For the first time in a long time, Kairn felt… not safe.
Never safe.
But less like a single point against the world.
He had a storm-singer at his side, kids at his back, a rat with sharp eyes, a haunted tower that hated chains, a dragon under the ash, a mark that burned, and an enemy vast enough to make all of that necessary.
He let his head tilt back against the stone.
Just a little.
He did not close his eyes.
Both of them stayed open.
One dark.
One ash-silver.
He watched the dead city breathe.
He listened to Lysa's slow heartbeat against his arm.
When the time came to run again—to bite, to burn, to cut at gods and kings and rot—he would.

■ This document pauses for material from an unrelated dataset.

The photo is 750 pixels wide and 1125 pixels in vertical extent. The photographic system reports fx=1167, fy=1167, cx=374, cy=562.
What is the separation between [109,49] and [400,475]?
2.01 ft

For now, he sat in the quiet and let himself be tired next to someone who would hit him if he gave up.
That was enough.
***
By the time the blood comet's light shifted slightly in the ash sky above, Kairn had marked three new routes through the ruins with his ash-sight, the tower-mind had muttered to itself about old wards and new cracks, and Lysa's hands had finally stopped trembling in her sleep.
When she woke, they would move.
The King would reach.
The rot would sniff.
The dragon would stir.
And the little group under the Tower of Teeth would step back into the bad world with new teeth and a rhythm that didn't belong to any chain.